Il repart au galop. M. Jarndyce est la seule personne qui ne soit pas couchée dans la maison ; il suspend sa lecture en entendant sonner violemment à la porte, et va ouvrir.

« Ne craignez rien, monsieur, dit l’officier de police en entrant ; vous m’avez déjà vu ; je suis l’inspecteur Bucket ; veuillez regarder ce mouchoir, il appartient à miss Summerson ; je l’ai trouvé chez lady Dedlock, où il était soigneusement enfermé dans une boîte. Il n’y a pas un moment à perdre, c’est une affaire de vie ou de mort. Vous connaissez lady Dedlock ?

— Oui, monsieur.

— On a fait ce matin chez elle une découverte ; des secrets de famille : sir Leicester a été frappé d’apoplexie, d’où il résulte qu’on a perdu un temps précieux ; lady Dedlock a disparu en laissant une lettre peu rassurante, vous pouvez en juger.
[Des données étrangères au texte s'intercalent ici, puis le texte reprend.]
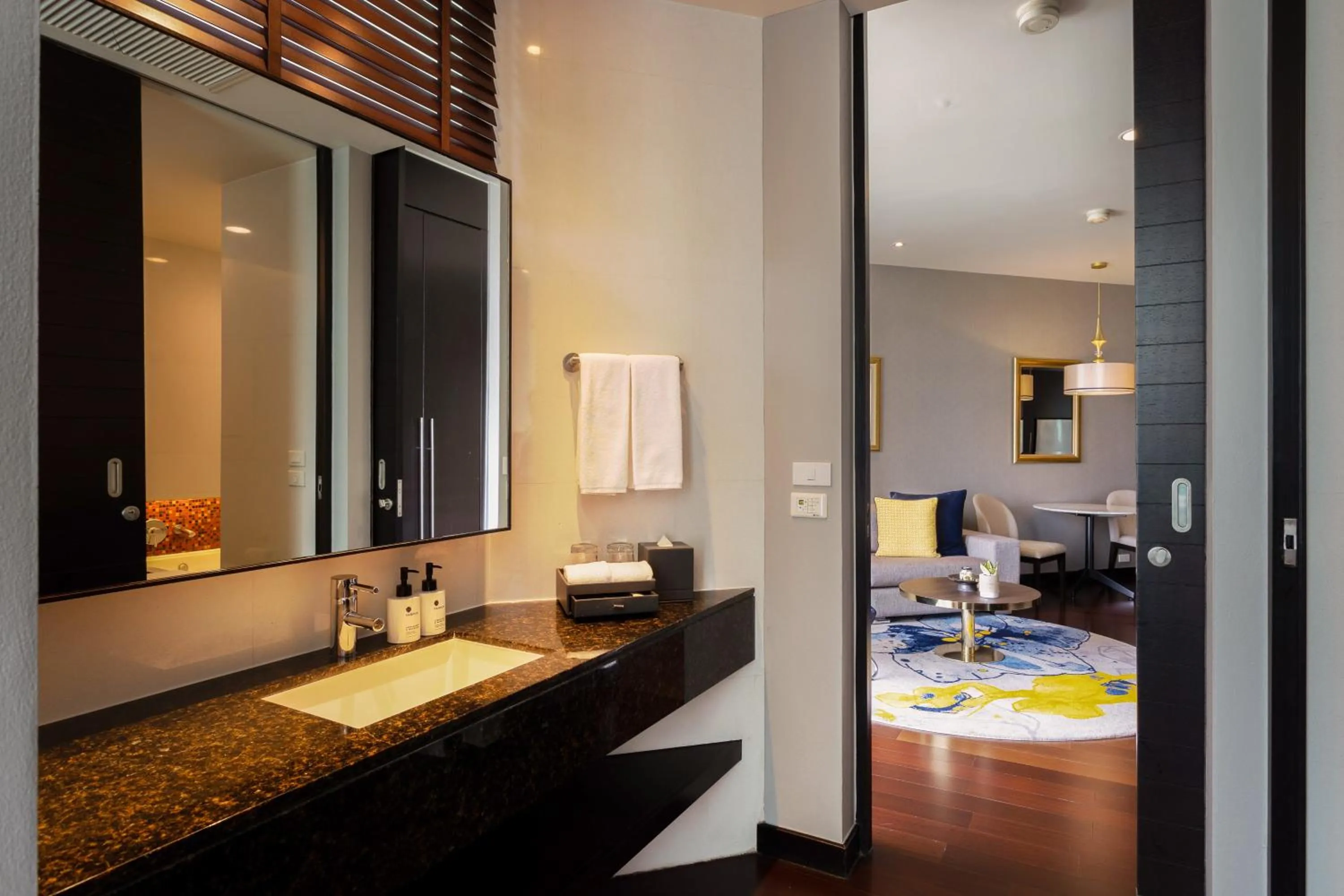 Bathroom in Chatrium Hotel Riverside Bangkok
— Qu’est-ce que vous en pensez ? lui demande M. Jarndyce en lui rendant la lettre.

— Je ne sais pas, cela ressemble à un suicide, et chaque minute nous en rapproche peut-être ; je donnerais cent livres par heure qui s’est écoulée depuis son départ ; n’importe, j’ai mission de la ramener, de lui annoncer le pardon complet de sir Leicester ; j’ai plein pouvoir et de l’argent, mais j’ai besoin de miss Summerson.

— Besoin de miss Summerson ! répète M. Jarndyce d’une voix troublée.

— Je parle à un homme de cœur, répond M. Bucket, et sous la pression d’événements qui n’arrivent pas tous les jours. Si jamais le retard fut un danger, c’est maintenant, et vous regretteriez toute votre vie celui que vous apporteriez dans mes recherches. Il y a huit ou dix heures, monsieur, que lady Dedlock a disparu, on me charge de la retrouver. Je suis l’inspecteur Bucket ; elle se croit soupçonnée de meurtre ; si elle me voit à sa poursuite, la terreur s’emparera d’elle, et j’aurai précipité la catastrophe que je veux prévenir ; si au contraire je suis accompagnée d’une jeune personne qu’elle aime, elle ne me redoutera plus ; miss Summerson lui parlera, et nous la ramènerons ; le temps fuit, monsieur ; il va être une heure et vous savez si les heures passent vite : chaque seconde qui s’écoule vaut dix fois celle qui l’a précédée. »

Rien n’est plus incontestable : aussi M. Jarndyce va réveiller sa pupille ; au bout d’un instant il rejoint M. Bucket et lui dit que miss Summerson va descendre et l’accompagnera dans tous les lieux où il trouvera bon de la conduire.

M. Bucket exprime son entière satisfaction et attend sa compagne en se demandant de quel côté il dirigera sa route.

Que ne peut-il, en dépliant le mouchoir qu’il remet soigneusement dans sa poche, être transporté tout à coup à l’endroit où lady Dedlock trouva ce précieux trésor ; dans ces lieux où la flamme bleuâtre des fours à brique jette ses reflets livides sur un terrain désolé, où la paille qui sert de toiture aux cabanes est emportée par le vent, où la terre et l’eau des mares sont profondément gelées, où l’on prendrait pour un instrument de torture la machine que fait tourner dans le jour un vieux cheval décharné ! Une femme traverse, au milieu des ténèbres, cet endroit désolé ; une femme seule, assaillie par le vent et la neige, fuyant le monde qui la rejette, n’ayant plus ici-bas une main qui la soutienne. Oui, c’est bien une femme, à ce qu’il semble, mais vêtue d’habits sordides, et jamais semblables haillons n’ont franchi le seuil de la demeure des Dedlock.